LA PAZ, 13 mar (El Libre Observador) — La captura del narcotraficante uruguayo Sebastián Marset en Bolivia puso fin este viernes a una larga persecución que durante años alimentó leyendas, polémicas y dudas sobre la capacidad del Estado para enfrentar al crimen organizado. El Gobierno boliviano celebró el arresto como una “victoria de Bolivia”, después de que el presunto capo fuera detenido en la ciudad de Santa Cruz de la Sierra y trasladado posteriormente a Estados Unidos bajo custodia de la Drug Enforcement Administration (DEA).
El presidente boliviano Rodrigo Paz confirmó la operación desde la Casa Grande del Pueblo, sede del Ejecutivo, donde aseguró que la detención marca un punto de inflexión en la lucha contra las redes criminales que operan en la región. “No es una victoria del Gobierno nacional, es una victoria de todos los bolivianos”, afirmó el mandatario al anunciar el resultado del operativo policial.

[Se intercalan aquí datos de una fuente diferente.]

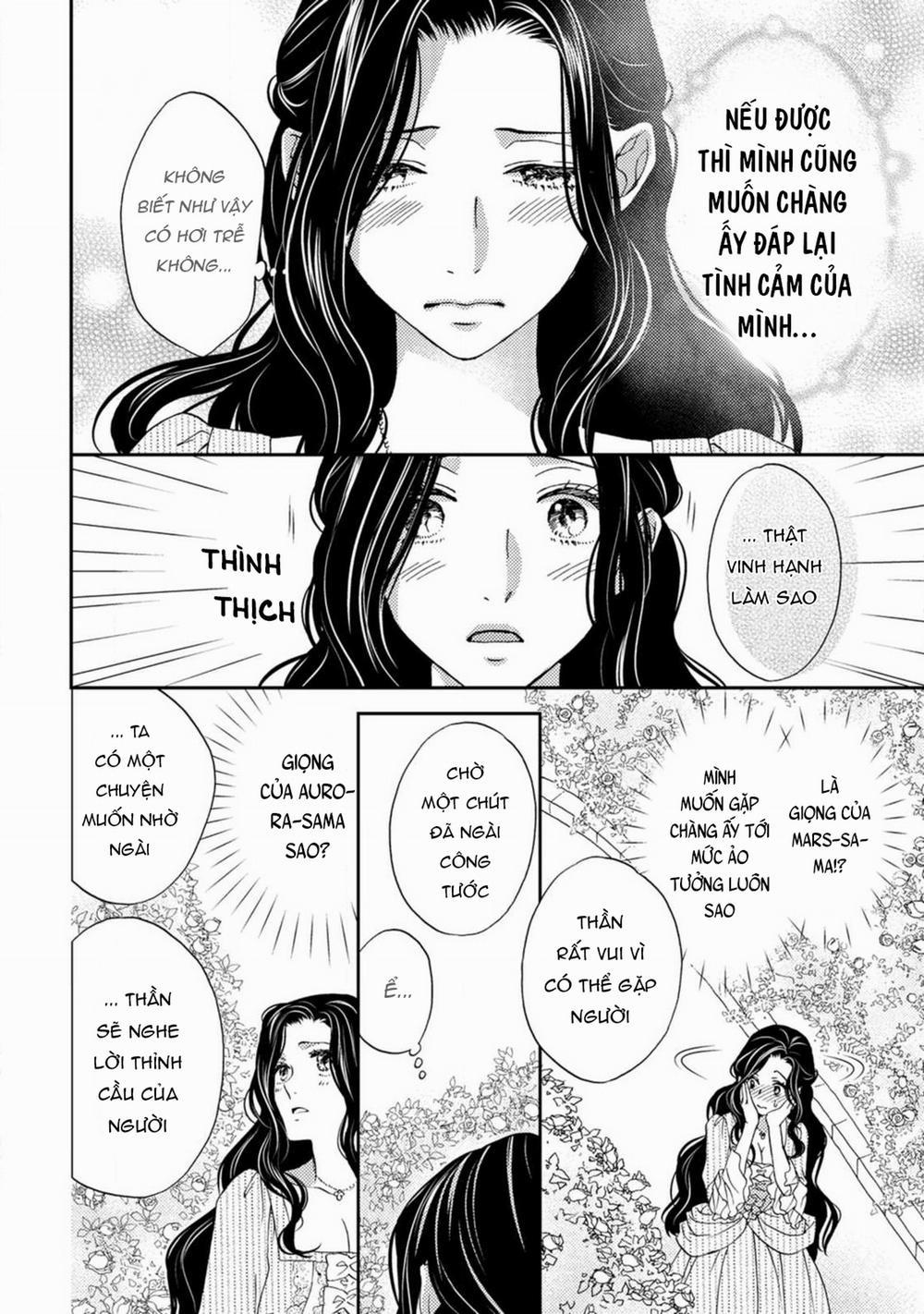 Vị công tước ghét con người lại yêu tân nương trẻ Oneshot - Vị công tước ghét con người lại yêu tân nương trẻ trang 84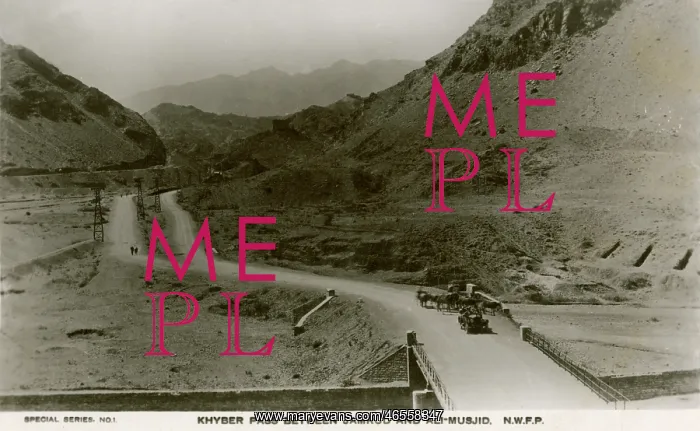 : Khyber Pass - North West Frontier Province : Khyber Pass - North West Frontier Province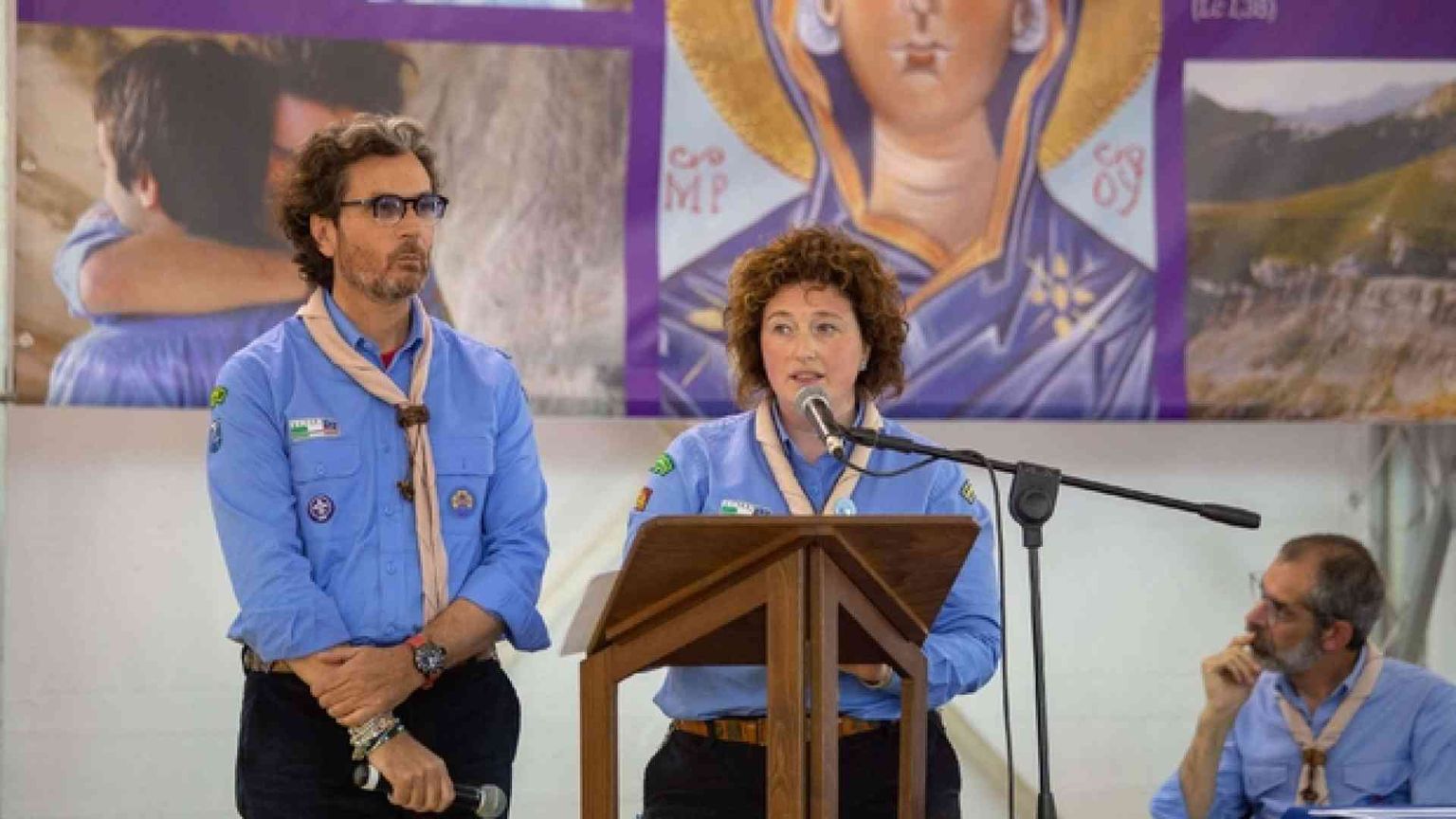 Scatta la gara di solidarietà «Ricostruire tutto insieme»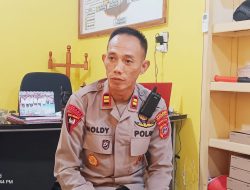 Polsek Parigi Grebek Bandar Sabu, ML Buron Polisi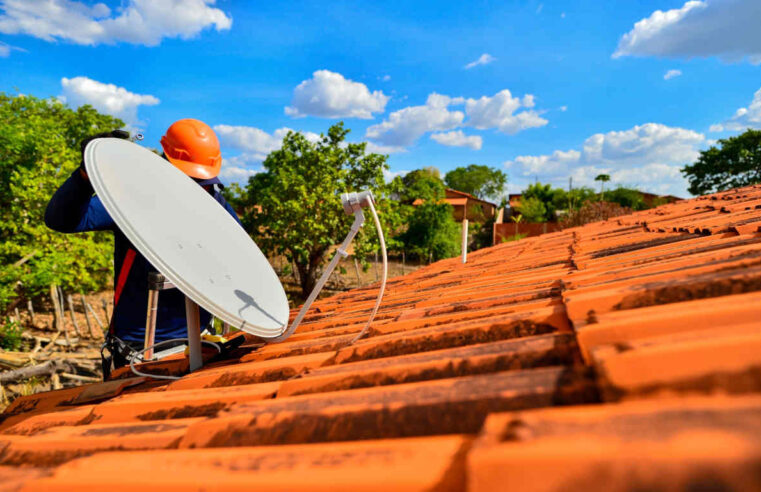 Programa Brasil Antenado chega a novos municípios de Minas e amplia acesso gratuito à parabólica digital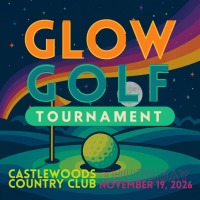2026 Glow Golf Tournament
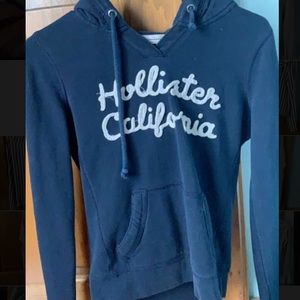 Hollister hoodie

La captura se produjo en la madrugada en un barrio residencial de Santa Cruz, donde unidades de la Fuerza Especial de Lucha Contra el Narcotráfico (FELCN) y de la Unidad Táctica de Operaciones Policiales (UTOP) desplegaron un operativo que, según las autoridades, fue ejecutado íntegramente por fuerzas bolivianas. El Gobierno destacó que la intervención se realizó sin víctimas y la describió como una acción “quirúrgica” para detener a uno de los fugitivos más buscados de Sudamérica.
Pocas horas después de su arresto, Marset fue conducido al Aeropuerto Internacional Viru Viru, donde agentes de la DEA lo escoltaron hasta un avión con destino a Estados Unidos. Las imágenes difundidas por medios locales muestran al presunto narcotraficante vestido de negro, con manos y pies enmanillados, rodeado por efectivos antidrogas.
Junto a él fueron detenidas otras cuatro personas que, según reportes preliminares de la Policía, integrarían su círculo de seguridad. Las autoridades no descartan nuevas capturas en el marco de una investigación que apunta a una red criminal con ramificaciones internacionales.
Investigadores y fiscales de varios países sitúan a Marset como uno de los articuladores de una compleja estructura dedicada al tráfico de cocaína y al lavado de dinero. Las pesquisas judiciales señalan que su organización movía cargamentos entre Bolivia, Paraguay, Uruguay y Brasil, con rutas que alcanzaban Estados Unidos y Europa.

La figura del uruguayo se convirtió en un símbolo incómodo para Bolivia en 2023, cuando logró escapar de un operativo policial en Santa Cruz pese a un amplio cerco de seguridad. Aquella fuga provocó una tormenta política y abrió interrogantes sobre posibles filtraciones dentro de las fuerzas de seguridad.
Durante su tiempo en la clandestinidad, Marset logró mantenerse oculto bajo identidades falsas y llegó incluso a moverse en círculos deportivos, vinculado al fútbol local. Esa vida pública —en apariencia normal— contrastaba con el perfil que le atribuyen los investigadores: el de un operador clave del narcotráfico en el Cono Sur.
Estados Unidos ofrecía hasta dos millones de dólares por información que permitiera capturarlo. La justicia estadounidense lo reclama por presunto lavado de activos, mientras que en Bolivia y Paraguay enfrenta procesos vinculados al tráfico internacional de drogas.
Con su arresto, el Gobierno boliviano busca enviar una señal política y judicial: que el país puede enfrentar a las redes criminales que operan en la región. Pero el caso Marset también deja abiertas preguntas sobre cómo logró permanecer tanto tiempo prófugo y sobre el alcance real de la red que, según las investigaciones, extendía sus tentáculos desde Sudamérica hasta los mercados globales de la cocaína.